Over the years I’ve talked to various scholars who’ve expressed an interest in editing Lee’s papers, and the issue of family prohibitions has always come up. As LaFantasie notes, Elizabeth Brown Pryor had a different (and more positive) experience, and you can detect the tension in LaFantasie’s piece. Sometimes you have to convince the family that you are not out to do a hatchet job on their ancestor (thus, when I approached the Grants, I sent them a copy of my 1987 article on McFeely’s biography; however, on the other hand, I have never joined the Ulysses S. Grant Association or been invited to any of its meetings, and while the leadership of the USGA will have to explain the latter, my explanation for the former was simple: I was not eager to appear to be the house biographer).
LaFantasie’s discussion of Pryor’s experience also reminds us that historians often block the access of other historians to primary sources. Allan Nevins blocked William B. Hesseltine’s efforts to consult the diary of Hamilton Fish in writing his study of Grant’s political career. A prominent Grant scholar blocked my access to material by someone who knew Grant in Galena under the excuse that he wanted to publish it first (this was over a dozen years ago; the material was never published, and I can safely say that the scholar in question will not publish it). That same person tried to block the Sherman Papers project from getting under way.
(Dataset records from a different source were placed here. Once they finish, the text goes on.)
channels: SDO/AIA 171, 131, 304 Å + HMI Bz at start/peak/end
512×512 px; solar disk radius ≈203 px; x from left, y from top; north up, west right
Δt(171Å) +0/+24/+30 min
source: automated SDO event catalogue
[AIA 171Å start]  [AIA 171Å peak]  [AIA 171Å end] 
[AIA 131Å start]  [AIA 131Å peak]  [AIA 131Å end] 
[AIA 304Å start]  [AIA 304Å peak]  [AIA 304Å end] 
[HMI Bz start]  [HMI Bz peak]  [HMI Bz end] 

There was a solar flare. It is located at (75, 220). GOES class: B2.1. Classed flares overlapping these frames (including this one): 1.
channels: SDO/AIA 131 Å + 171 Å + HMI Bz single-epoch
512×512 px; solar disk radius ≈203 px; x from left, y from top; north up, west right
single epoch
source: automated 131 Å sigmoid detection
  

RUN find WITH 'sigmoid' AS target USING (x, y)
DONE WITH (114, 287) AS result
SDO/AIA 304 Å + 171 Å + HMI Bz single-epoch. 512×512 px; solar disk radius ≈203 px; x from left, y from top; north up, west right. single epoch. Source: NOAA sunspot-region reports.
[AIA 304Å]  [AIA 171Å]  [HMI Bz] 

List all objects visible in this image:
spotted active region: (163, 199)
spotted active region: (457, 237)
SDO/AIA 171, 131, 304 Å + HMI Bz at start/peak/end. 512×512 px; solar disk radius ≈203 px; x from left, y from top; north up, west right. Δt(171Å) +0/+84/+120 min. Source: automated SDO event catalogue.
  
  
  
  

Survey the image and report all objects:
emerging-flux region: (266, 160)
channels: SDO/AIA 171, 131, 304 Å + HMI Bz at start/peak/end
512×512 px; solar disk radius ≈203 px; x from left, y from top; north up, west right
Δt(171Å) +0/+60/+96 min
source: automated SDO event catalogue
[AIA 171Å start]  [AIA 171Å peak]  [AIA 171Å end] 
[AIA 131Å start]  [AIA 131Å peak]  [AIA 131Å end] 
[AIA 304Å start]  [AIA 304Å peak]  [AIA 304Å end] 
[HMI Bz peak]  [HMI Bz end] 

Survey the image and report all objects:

Absent an impending publication of material, I see no reason other than professional competition and jealousy to act in this way, but it happens. In turn, sometimes people contact me about their work (Jean Edward Smith did so when he was embarking on his biography of Grant), asking if it’s okay with me that they work on Grant. Of course it is (it was a nice gesture, however, if nevertheless totally unnecessary). In turn I have friends alert me that this person or that person are working on Grant, sometimes, it seems to me, with an eye towards gauging my reaction. I simply don’t care: the idea that historians can block other historians from pursuing topics seems peculiar. As for family members denying access to material, all they succeed in doing is raising questions: what are they hiding? Why are they afraid? In seeking to protect a reputation, they do harm to it.